KUTIPAN TEKS »
_ _ _ _ _

Koalisi Politik

Dalam gelaran pemilihan kepala daerah (Pilkada), sering kali kita mendengar istilah koalisi politik. Di mana hal itu kadang menjadi syarat yang diwajibkan undang-undang. Seperti untuk bisa mengusung calon bupati dan wakil bupati, partai politik yang ada harus memenuhi syarat minimal 15 persen kursi atau suara di DPRD. Jika kurang dari 15 persen, maka partai politik itu harus melakukan koalisi.
Koalisi menurut Wikipedia adalah persekutuan, gabungan atau aliansi beberapa unsur, di mana dalam kerja samanya, masing-masing memiliki kepentingan sendiri-sendiri. Koalisi bisa juga merujuk pada sekelompok orang/warga negara yang bergabung karena tujuan yang sama. Koalisi dalam ekonomi merujuk pada sebuah gabungan dari perusahaan satu dengan lainnya yang menciptakan hubungan saling menguntungkan.
Dari kepentingan yang berbeda-beda di masing-masing elemen itu, selanjutnya disatukan dalam bentuk koalisi. Koalisi ini memang lebih banyak dalam bidang politik dan pemerintahan. Seperti contohnya dalam pemilihan presiden, pemilihan gubernur dan juga pemilihan bupati/walikota. Kebanyak partai-partai politik itu melakukan koalisi, yang tujuannya jelas untuk mencapai kemenangan.
Menjadi menarik, karena koalisi tidak selamanya mampu bertahan. Karena memang koalisi kadang hanya demi salah satu kepentingan dan satu tujuan saja. Ketika tujuan itu sudah tercapai, koalisi bisa bubar. Itu sering kali terjadi dalam dunia politik. Sehingga muncul istilah di dalam dunia politik, bahwa tidak ada kawan atau lawan abadi, yang abadi hanyalah kepentingan.

_ _ _ _ _

Lanjutkan tulisan tentang koalisi politik di atas, mulai tepat setelah kalimat terakhirnya.

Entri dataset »

_ _ _ _ _

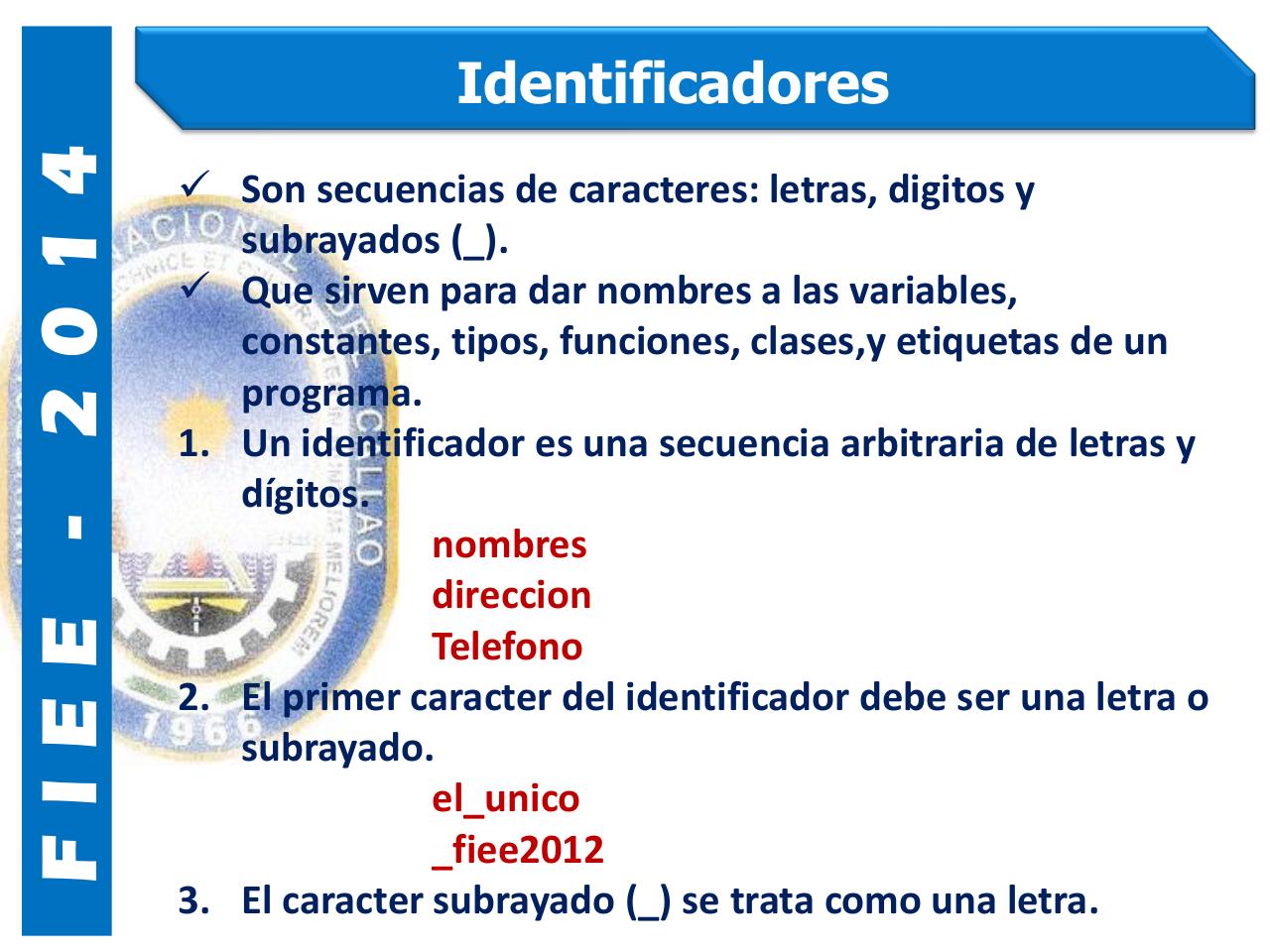 FIEE - 2014

Identificadores

✓ Son secuencias de caracteres: letras, digitos y subrayados (_).
✓ Que sirven para dar nombres a las variables, constantes, tipos, funciones, clases,y etiquetas de un programa.

1. Un identificador es una secuencia arbitraria de letras y dígitos.

nombres
direccion
Telefono

2. El primer caracter del identificador debe ser una letra o subrayado.

el_unico
_fiee2012

3. El caracter subrayado (_) se trata como una letra.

_ _ _ _ _

JAWABAN LATIHAN »
Koalisi yang sudah dibangun, bukan menjadi jaminan bahwa tujuan yang dicita-citakan itu akan terwujud semua. Karena koalisi yang terjadi pun bisa mendapat persaingan dari koalisi lain, yang juga bercita-cita untuk memenangkan koalisi yang dibangunnya pula. Dalam hal ini, siapa yang memiliki dukungan koalisi yang paling kuat, memiliki kans untuk memenangkan persiangan. Namun koalisi lain juga punya strategi, meski tahu akan kalah, namun bagaimana agar koalisi lainnya tidak bisa menikmati kemenangan yang ada di depan mata.
Di sini, selain koalisi politik, juga ada strategi politik yang dimainkan. Masing-masing harus jeli dalam melangkah untuk koalisi. Meski kadang kemenangan sudah di depan mata, namun bisa berbalik menjadi kekalahan jika tidak jeli. Sekali lagi, di sini dibutuhkan kejelian dalam membaca peta politik. Dan tentunya juga diperlukan kelihaian dalam bermain politik. Ada seni dalam berpolitik, sehingga orang yang melihatnya bisa menikmati dan menarik untuk ditonton.
Yang jelas, koalisi politik ini menjadi sangat penting dalam upaya untuk memenangkan persiangan politik. Tidak hanya pada saat mengusung kepala daerah saja, tetapi juga dalam pengambilan kebijakan yang ada. Sehingga dalam persaingan atau pun pertarungan politik, banyak hal yang bisa dinikmati. Strategi apa saja yang akan ditampilkan dan melihat bagaimana hasilnya.
Bagi mereka yang tidak suka politik, mungkin politik itu dianggap kotor, menghalalkan segala cara untuk memenangkan pertarungan tersebut. Politik itu kejam, siapa yang menghalangi harus disingkirkan. Itu pandangan politik yang hanya dilihat dari satu sisi saja, sisi negatif yang ada dalam politik. Padahal orang yang tidak suka politik, itu merupakan bagian dari sikap politik itu sendiri.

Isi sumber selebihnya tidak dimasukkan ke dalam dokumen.